Ince was dead by morning. The independent papers said he was shot on Hearst’s yacht. The Hearst papers said he died of acute indigestion. The rest of the party guests all received favors from Hearst in exchange for their silence.

Parsons became the best known and most powerful gossip columnist in America, thanks to Hearst’s patronage. Hearst eventually put his RKO Pictures on the lot where Ince’s Associated Producers had been. And my company got the better part of their oil deal with Hearst.
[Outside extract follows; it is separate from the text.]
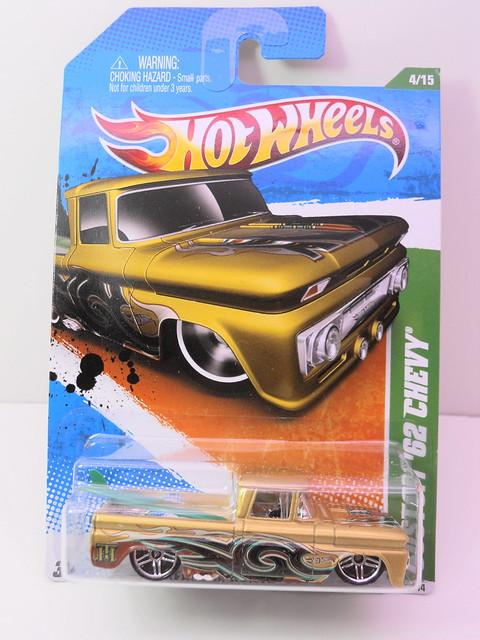 hot wheels treasure hunt custom '62 chevy (1)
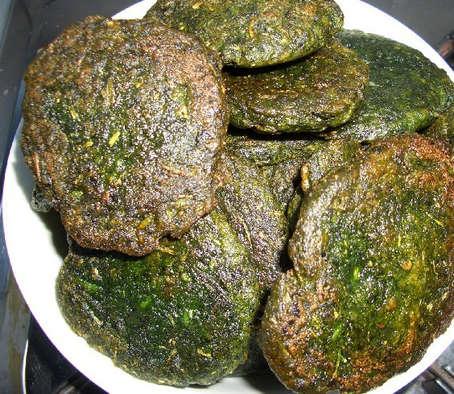 蒿子粑粑是张家界最好的小吃_蒿子粑粑的做法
I didn’t want anything for myself. I’d learned the truth about who killed William Desmond Taylor, and I’d seen the killer brought to justice. That was enough. I just wanted to get back to my normal life.

But after that adventure, the petroleum business just didn’t have the excitement I realized I’d been craving. Once the depression came I was only too happy to lose that job, and have to set out on my own. Now I find missing persons and solve murders full time. My name is Chandler. Raymond Chandler. I write books.


*


Historical Note: Although loosely based on real people and events, this is a work of fiction. Thomas Ince was never considered a suspect in the murder of William Desmond Taylor, which remains unsolved to this day. While Taylor and Raymond Chandler were each in the Canadian Army during the First World War, they likely never met. Although it has long been rumored that William Randolph Hearst shot Ince, the Ince family still stands by the official story that he died of a ruptured stomach. Ruptured by a bullet, perhaps?